Quick Summary of the new report

Latest predictions suggest that:

  • Annual mean global (land and sea) mean near-surface temperature is likely to be at least 1°C warmer than preindustrial levels (defined as the 1850-1900 average) in each of the coming 5 years and is very likely to be within the range 0.9 – 1.8°C
  • It is about as likely as not (40% chance) that one of the next 5 years will be at least 1.5°C warmer than preindustrial levels and the chance is increasing with time
  • It is very unlikely (10%) that the 5 year mean annual global near-surface temperature for 2021-2025 will be 1.5°C warmer than preindustrial levels
  • The chance of at least one year exceeding the current warmest year, 2016, in the next five years is 90%
  • Over 2021-2025, almost all regions, except parts of the southern oceans and the North Atlantic are likely to be warmer than the recent past (defined as the 1981-2010 average)
  • Over 2021-2025, high latitude regions and the Sahel are likely to be wetter than the recent past
  • Over 2021-2025 there is an increased chance of more tropical cyclones in the Atlantic compared to the recent past
  • In 2021, large land areas in the Northern Hemisphere are likely to be over 0.8°C warmer than the recent past
  • In 2021, the Arctic (north of 60°N) is likely to have warmed by more than twice as much as the global mean compared to the recent past
  • In 2021, southwestern North America is likely to be drier than the recent past whereas the Sahel region and Australia are likely to be wetter


These are more than just statistics, Increasing temperatures mean more melting ice, higher sea levels, more heatwaves and other extreme weather, and greater impacts on food security, health, the environment and sustainable development,”

“This study shows – with a high level of scientific skill – that we are getting measurably and inexorably closer to the lower target of the Paris Agreement on Climate Change. It is yet another wakeup call that the world needs to fast-track commitments to slash greenhouse gas emissions and achieve carbon neutrality, Technological advances now make it possible to track greenhouse gas emissions back to their sources as a means of precisely targeting reduction efforts,”

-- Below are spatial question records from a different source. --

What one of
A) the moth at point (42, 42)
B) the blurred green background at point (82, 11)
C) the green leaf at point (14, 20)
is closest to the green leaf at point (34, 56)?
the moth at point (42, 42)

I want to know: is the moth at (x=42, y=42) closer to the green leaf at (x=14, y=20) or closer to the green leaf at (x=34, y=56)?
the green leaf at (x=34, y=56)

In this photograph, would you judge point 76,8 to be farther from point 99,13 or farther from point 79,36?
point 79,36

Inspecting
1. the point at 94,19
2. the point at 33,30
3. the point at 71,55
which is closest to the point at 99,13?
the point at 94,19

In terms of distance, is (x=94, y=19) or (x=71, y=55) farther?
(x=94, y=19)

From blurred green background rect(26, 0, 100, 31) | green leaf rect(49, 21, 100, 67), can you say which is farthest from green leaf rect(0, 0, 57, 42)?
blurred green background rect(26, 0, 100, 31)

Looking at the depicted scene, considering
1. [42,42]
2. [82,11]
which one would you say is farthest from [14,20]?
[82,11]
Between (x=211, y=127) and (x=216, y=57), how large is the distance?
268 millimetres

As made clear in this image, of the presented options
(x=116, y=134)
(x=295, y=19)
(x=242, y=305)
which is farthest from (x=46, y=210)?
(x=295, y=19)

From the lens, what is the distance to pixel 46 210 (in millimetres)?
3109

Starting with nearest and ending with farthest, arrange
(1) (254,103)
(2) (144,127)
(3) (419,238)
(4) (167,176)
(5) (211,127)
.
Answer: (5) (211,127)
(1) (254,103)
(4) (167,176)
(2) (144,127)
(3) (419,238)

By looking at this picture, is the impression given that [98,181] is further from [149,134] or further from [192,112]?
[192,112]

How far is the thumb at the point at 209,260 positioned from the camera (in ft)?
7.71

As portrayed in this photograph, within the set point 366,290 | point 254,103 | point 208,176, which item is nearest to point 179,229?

“It is also underlines the need for climate adaptation. Only half of 193 WMO Members have state of the art early warning services.  Countries should continue to develop the services that will be needed to support adaptation in climate-sensitive sectors – such as health, water, agriculture and renewable energy – and promote early warning systems that reduce the adverse impacts of extreme events. Besides limitations in early warning services we are having severe gaps in weather observations especially in Africa and island states. This has a major negative impact on the accuracy if the early warnings in those areas and globally. We need to invest in the basic networks as well.”

WMO Secretary-General Prof. Petteri Taalas


The year 2021, and the crucial climate change negotiations, COP26, in November, have been widely described as a “make-or-break” chance to prevent climate change spiralling ever more out of control. Tackling climate change is high on the agenda of the G-7 Leaders Summit hosted by the United Kingdom from 11-13 June.